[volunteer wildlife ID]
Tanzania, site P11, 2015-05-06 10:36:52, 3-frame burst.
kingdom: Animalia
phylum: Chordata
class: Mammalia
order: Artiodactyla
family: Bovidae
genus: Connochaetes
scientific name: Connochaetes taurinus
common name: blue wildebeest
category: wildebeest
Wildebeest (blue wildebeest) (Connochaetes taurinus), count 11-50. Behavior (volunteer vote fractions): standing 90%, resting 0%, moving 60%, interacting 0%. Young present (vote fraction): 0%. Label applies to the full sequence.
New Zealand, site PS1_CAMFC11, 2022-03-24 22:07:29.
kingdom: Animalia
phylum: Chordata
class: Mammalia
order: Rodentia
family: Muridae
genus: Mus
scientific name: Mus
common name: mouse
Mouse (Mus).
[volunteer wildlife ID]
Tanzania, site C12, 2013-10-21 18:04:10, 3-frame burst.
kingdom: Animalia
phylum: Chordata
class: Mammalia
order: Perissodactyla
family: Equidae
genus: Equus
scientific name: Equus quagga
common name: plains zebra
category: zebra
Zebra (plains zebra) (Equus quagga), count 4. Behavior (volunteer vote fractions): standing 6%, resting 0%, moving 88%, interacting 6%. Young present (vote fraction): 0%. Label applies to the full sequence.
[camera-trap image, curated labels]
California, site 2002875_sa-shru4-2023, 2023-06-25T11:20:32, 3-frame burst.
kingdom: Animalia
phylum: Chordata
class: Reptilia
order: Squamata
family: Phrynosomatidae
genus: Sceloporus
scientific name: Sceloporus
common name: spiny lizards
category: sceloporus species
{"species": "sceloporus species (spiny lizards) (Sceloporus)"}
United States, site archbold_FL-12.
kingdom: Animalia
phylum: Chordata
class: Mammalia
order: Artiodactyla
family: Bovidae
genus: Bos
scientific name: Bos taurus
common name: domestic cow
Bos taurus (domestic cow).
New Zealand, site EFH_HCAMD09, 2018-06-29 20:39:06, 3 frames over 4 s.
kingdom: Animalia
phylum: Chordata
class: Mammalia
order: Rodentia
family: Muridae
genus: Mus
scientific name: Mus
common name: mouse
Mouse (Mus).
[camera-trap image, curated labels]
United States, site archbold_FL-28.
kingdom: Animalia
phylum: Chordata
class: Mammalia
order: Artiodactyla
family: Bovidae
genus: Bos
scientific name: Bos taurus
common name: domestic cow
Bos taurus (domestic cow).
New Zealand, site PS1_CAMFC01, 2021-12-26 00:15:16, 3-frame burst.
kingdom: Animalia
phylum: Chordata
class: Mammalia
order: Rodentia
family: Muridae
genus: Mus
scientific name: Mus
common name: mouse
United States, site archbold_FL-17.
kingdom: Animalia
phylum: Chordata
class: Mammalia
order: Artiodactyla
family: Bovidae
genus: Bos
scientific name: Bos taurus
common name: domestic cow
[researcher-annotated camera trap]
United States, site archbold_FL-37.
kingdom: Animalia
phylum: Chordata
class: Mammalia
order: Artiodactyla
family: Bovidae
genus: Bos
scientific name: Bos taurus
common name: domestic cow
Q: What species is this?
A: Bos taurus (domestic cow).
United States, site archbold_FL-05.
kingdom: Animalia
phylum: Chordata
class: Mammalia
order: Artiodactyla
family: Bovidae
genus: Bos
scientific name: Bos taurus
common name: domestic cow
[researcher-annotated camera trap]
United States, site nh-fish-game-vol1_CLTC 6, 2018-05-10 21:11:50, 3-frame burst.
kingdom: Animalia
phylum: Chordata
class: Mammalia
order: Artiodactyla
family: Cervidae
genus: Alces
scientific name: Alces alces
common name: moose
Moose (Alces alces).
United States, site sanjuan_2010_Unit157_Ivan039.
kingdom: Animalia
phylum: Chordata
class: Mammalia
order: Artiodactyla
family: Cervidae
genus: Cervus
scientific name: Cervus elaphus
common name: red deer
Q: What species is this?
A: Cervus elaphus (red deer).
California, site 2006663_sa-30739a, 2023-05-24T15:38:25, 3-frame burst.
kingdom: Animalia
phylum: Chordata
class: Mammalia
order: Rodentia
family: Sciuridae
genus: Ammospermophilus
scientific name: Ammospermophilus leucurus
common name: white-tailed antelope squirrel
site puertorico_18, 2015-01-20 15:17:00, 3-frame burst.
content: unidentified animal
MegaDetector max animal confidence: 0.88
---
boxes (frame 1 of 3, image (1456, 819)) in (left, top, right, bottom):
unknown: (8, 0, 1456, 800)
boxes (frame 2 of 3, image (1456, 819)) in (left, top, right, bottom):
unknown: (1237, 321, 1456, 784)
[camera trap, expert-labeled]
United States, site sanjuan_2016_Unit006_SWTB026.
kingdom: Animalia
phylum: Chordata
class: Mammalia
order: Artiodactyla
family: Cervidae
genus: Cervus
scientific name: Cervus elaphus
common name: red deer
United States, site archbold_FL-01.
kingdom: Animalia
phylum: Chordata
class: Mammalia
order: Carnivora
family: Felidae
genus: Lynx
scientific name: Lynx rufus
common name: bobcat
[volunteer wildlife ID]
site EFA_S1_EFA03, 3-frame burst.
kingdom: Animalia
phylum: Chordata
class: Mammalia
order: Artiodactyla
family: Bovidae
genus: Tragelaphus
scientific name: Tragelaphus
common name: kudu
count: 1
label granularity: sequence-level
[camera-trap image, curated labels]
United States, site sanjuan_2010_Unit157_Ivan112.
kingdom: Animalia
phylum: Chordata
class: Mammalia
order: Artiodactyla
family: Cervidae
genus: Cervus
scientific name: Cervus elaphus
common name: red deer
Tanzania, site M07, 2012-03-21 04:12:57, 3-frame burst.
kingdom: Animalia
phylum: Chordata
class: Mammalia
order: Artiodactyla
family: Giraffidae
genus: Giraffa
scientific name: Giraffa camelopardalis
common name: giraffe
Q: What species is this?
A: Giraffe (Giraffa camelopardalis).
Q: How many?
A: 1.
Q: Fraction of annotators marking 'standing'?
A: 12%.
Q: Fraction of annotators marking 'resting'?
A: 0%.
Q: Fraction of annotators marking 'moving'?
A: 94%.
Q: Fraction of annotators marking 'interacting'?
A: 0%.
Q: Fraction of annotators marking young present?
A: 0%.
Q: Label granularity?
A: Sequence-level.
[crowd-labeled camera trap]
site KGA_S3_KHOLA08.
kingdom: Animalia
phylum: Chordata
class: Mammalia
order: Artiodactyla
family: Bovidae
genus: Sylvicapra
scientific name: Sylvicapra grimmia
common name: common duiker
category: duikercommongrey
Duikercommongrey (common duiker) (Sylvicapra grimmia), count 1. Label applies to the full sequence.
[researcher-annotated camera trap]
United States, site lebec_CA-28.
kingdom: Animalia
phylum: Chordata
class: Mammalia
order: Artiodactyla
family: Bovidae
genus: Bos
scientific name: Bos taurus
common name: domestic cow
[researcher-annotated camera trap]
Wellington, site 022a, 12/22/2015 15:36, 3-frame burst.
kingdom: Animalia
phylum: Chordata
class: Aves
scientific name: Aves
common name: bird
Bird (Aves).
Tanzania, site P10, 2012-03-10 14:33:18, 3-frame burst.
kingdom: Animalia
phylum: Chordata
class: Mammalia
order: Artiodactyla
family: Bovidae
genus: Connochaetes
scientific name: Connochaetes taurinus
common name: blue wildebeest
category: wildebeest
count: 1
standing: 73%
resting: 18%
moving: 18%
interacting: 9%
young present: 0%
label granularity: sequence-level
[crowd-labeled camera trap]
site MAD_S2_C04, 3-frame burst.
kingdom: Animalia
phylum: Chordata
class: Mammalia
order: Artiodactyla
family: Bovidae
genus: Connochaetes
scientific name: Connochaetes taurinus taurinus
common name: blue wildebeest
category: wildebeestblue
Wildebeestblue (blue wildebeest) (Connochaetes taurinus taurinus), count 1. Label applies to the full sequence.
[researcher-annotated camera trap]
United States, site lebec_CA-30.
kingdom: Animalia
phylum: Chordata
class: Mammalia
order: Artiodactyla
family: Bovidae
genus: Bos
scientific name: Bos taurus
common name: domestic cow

###

Return all lines of the material above in which the word "California" occurs.

Answer for the task:
California, site 2002875_sa-shru4-2023, 2023-06-25T11:20:32, 3-frame burst.
California, site 2006663_sa-30739a, 2023-05-24T15:38:25, 3-frame burst.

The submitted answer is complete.